(WHAT THIS TASK INVOLVES): Can you arrange the lines as a Markdown table with the columns Number and Line, running from the line containing "Measure the distance" up to and including the final line of the rows, skipping blank lines and leaving the pictures out?

(DATASET RECORDS):
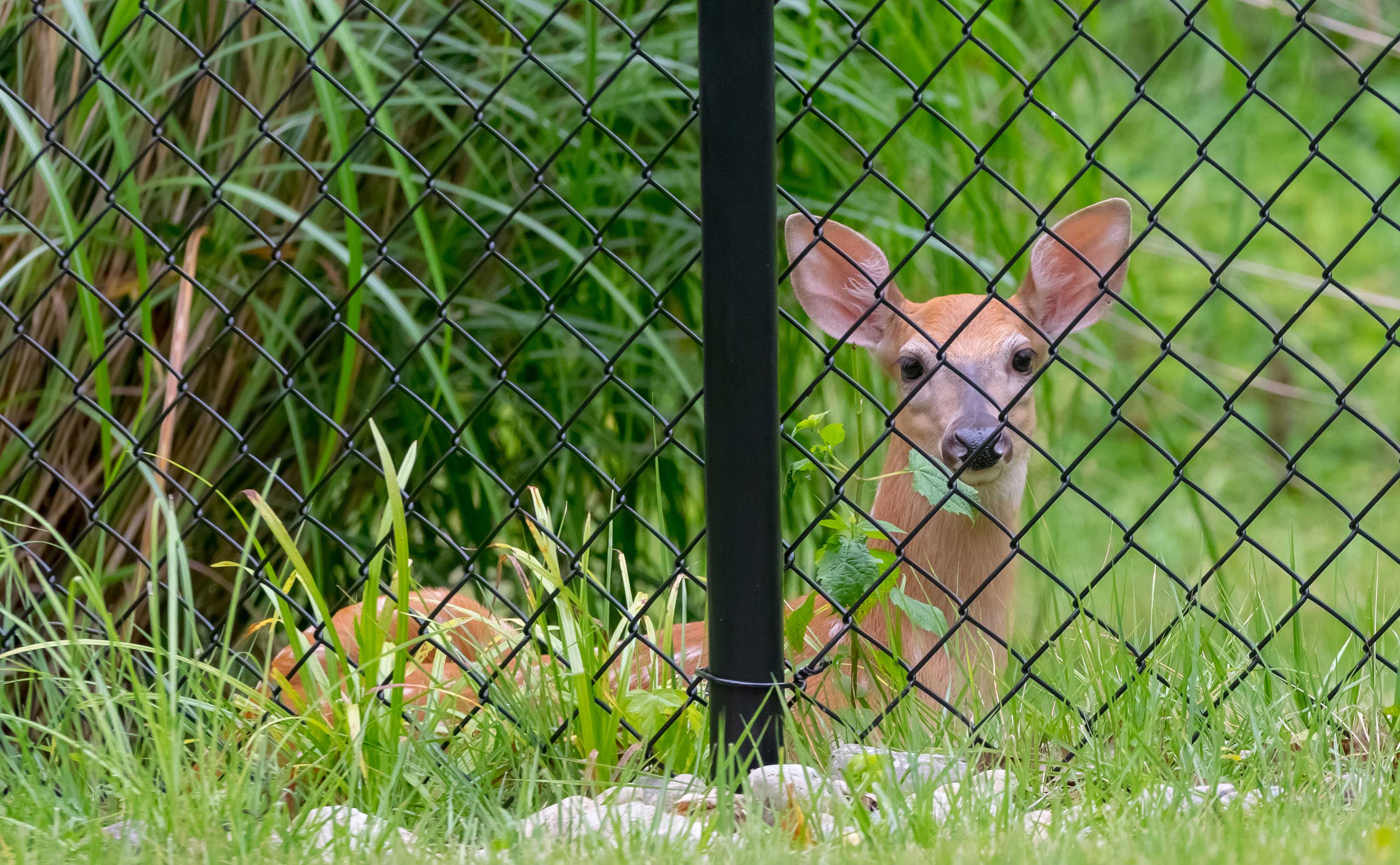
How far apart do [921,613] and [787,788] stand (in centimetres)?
47

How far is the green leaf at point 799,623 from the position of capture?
2.34 metres

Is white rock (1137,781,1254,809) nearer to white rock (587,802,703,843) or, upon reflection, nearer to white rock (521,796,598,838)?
white rock (587,802,703,843)

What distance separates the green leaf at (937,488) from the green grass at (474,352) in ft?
0.39

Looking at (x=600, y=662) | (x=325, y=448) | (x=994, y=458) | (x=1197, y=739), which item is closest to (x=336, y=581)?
(x=325, y=448)

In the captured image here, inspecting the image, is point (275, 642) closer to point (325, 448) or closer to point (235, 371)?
point (235, 371)

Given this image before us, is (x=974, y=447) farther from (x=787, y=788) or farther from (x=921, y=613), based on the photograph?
(x=787, y=788)

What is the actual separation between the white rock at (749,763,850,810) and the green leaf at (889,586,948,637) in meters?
0.37

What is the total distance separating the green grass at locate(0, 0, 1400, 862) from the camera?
7.41 ft

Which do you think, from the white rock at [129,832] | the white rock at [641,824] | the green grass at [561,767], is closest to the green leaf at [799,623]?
the green grass at [561,767]

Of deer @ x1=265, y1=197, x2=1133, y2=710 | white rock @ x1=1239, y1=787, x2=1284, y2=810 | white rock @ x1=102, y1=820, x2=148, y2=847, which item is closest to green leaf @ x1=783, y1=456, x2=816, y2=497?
deer @ x1=265, y1=197, x2=1133, y2=710

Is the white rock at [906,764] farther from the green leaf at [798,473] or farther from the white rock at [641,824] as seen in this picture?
the green leaf at [798,473]

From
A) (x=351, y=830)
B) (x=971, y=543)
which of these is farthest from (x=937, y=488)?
(x=351, y=830)

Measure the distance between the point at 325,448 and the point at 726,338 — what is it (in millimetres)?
1321

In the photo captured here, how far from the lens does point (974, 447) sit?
2816mm
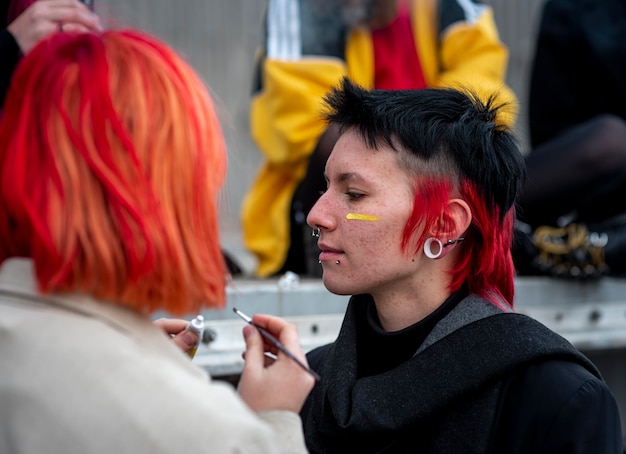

(REPLY):
| Number | Line |
|---|---|
| 1 | Measure the distance between the point at 325,448 and the point at 726,338 — what is it (in millimetres)? |
| 2 | 1321 |
| 3 | In the photo captured here, how far from the lens does point (974, 447) sit? |
| 4 | 2816mm |